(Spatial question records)
* Begin *

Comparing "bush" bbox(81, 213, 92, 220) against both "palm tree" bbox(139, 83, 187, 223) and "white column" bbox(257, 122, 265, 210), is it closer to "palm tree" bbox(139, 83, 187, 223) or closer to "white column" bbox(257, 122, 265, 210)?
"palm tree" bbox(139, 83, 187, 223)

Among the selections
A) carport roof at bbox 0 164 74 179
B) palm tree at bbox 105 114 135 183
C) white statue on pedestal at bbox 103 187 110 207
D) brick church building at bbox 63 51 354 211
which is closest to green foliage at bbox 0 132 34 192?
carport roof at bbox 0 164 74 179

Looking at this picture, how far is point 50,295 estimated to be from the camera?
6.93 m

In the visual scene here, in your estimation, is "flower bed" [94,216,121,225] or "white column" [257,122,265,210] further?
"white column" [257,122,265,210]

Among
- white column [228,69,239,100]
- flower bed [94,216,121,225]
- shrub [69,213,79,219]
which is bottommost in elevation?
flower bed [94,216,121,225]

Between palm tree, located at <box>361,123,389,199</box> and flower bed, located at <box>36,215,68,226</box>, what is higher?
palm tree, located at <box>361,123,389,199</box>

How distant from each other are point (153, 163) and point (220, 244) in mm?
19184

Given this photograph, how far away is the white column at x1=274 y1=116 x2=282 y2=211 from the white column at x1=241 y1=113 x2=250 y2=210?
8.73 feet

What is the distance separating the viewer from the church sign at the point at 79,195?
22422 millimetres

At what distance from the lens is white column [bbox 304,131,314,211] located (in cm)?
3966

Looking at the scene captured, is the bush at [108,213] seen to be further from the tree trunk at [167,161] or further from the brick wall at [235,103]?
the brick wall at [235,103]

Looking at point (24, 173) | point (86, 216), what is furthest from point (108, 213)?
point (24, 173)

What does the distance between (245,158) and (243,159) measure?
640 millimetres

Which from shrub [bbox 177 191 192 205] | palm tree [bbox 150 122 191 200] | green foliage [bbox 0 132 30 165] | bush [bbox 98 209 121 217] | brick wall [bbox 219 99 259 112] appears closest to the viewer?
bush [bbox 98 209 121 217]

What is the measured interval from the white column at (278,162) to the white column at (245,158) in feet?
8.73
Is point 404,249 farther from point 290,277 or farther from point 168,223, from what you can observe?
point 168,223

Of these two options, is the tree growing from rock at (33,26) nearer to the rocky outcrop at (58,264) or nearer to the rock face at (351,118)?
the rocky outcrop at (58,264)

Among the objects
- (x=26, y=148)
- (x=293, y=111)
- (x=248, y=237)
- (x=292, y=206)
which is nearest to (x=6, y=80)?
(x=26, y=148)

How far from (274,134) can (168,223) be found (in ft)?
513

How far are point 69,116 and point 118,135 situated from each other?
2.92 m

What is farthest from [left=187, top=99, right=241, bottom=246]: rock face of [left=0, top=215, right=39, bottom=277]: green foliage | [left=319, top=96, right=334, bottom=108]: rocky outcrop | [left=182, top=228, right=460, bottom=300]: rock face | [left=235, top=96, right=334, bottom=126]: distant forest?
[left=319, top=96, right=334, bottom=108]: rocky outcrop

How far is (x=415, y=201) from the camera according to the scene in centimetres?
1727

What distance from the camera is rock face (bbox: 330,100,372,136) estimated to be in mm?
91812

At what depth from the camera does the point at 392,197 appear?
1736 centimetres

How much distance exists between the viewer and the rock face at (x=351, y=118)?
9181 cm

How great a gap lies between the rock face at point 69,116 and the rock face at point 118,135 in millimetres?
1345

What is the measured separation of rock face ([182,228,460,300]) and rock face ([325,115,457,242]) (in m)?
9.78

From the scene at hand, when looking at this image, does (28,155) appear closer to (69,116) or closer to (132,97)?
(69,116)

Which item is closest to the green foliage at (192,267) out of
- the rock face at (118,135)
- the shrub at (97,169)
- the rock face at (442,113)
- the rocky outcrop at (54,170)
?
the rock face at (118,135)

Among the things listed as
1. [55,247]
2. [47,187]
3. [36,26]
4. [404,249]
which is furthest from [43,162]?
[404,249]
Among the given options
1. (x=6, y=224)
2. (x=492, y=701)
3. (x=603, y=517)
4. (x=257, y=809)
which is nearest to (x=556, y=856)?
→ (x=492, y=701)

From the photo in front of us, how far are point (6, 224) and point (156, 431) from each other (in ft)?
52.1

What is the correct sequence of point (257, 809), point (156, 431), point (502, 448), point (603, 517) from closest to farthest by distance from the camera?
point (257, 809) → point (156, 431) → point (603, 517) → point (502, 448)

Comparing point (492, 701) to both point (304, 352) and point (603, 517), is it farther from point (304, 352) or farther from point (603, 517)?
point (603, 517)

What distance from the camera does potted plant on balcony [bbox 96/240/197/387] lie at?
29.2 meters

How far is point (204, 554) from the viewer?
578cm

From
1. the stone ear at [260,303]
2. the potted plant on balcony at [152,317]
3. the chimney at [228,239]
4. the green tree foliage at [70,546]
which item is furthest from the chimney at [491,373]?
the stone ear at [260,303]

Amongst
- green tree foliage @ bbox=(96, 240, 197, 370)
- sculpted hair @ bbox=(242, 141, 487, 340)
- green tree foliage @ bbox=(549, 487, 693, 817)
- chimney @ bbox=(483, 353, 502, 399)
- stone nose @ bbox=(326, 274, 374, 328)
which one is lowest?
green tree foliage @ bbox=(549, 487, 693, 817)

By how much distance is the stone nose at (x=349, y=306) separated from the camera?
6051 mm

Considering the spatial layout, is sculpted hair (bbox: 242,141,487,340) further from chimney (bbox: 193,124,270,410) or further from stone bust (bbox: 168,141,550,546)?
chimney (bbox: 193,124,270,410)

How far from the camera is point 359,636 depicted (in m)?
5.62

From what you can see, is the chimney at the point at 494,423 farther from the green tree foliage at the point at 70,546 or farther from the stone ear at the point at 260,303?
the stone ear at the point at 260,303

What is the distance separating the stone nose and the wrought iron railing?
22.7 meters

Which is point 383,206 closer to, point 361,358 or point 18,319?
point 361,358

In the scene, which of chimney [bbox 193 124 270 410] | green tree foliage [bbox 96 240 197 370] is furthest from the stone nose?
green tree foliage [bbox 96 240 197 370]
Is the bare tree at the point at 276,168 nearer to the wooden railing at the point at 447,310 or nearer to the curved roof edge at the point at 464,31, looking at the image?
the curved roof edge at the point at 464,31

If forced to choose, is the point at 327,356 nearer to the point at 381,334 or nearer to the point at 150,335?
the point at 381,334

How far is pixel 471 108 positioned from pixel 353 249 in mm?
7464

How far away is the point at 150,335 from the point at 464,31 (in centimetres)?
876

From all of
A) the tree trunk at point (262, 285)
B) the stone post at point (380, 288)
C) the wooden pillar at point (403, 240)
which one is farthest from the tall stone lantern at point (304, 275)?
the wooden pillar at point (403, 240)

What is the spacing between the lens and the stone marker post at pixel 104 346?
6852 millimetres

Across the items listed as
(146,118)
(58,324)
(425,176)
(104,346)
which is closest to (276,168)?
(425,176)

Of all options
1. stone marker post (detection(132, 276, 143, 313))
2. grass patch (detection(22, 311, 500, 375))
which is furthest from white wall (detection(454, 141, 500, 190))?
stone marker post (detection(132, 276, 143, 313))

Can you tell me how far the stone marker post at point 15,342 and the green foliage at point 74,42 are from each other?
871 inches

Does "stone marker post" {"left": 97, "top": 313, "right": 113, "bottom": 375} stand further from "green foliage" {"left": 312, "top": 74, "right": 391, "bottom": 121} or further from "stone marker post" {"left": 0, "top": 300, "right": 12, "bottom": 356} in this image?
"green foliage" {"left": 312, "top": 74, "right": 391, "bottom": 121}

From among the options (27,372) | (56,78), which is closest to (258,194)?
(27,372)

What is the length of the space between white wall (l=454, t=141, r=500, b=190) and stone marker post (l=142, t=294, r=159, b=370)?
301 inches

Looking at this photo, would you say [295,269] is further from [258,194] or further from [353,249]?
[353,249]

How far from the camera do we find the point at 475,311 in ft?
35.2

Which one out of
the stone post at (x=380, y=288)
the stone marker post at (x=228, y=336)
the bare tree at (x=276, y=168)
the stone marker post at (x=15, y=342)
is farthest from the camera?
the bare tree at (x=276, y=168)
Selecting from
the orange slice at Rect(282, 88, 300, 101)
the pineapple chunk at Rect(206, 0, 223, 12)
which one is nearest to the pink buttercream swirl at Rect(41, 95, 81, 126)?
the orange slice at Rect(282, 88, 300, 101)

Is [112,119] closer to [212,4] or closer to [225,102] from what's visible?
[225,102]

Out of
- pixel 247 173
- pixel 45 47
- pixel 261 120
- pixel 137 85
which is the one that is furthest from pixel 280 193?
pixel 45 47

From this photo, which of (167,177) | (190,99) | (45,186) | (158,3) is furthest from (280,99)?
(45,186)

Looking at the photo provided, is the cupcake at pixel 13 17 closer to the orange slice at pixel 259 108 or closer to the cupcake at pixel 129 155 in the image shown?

* End *

INSTRUCTIONS TO FOLLOW: Gather every line of the records that contains the word "hair".

THE COMPLETED TASK:
- sculpted hair @ bbox=(242, 141, 487, 340)
Considering the spatial layout, is sculpted hair (bbox: 242,141,487,340) further from chimney (bbox: 193,124,270,410) or further from stone bust (bbox: 168,141,550,546)?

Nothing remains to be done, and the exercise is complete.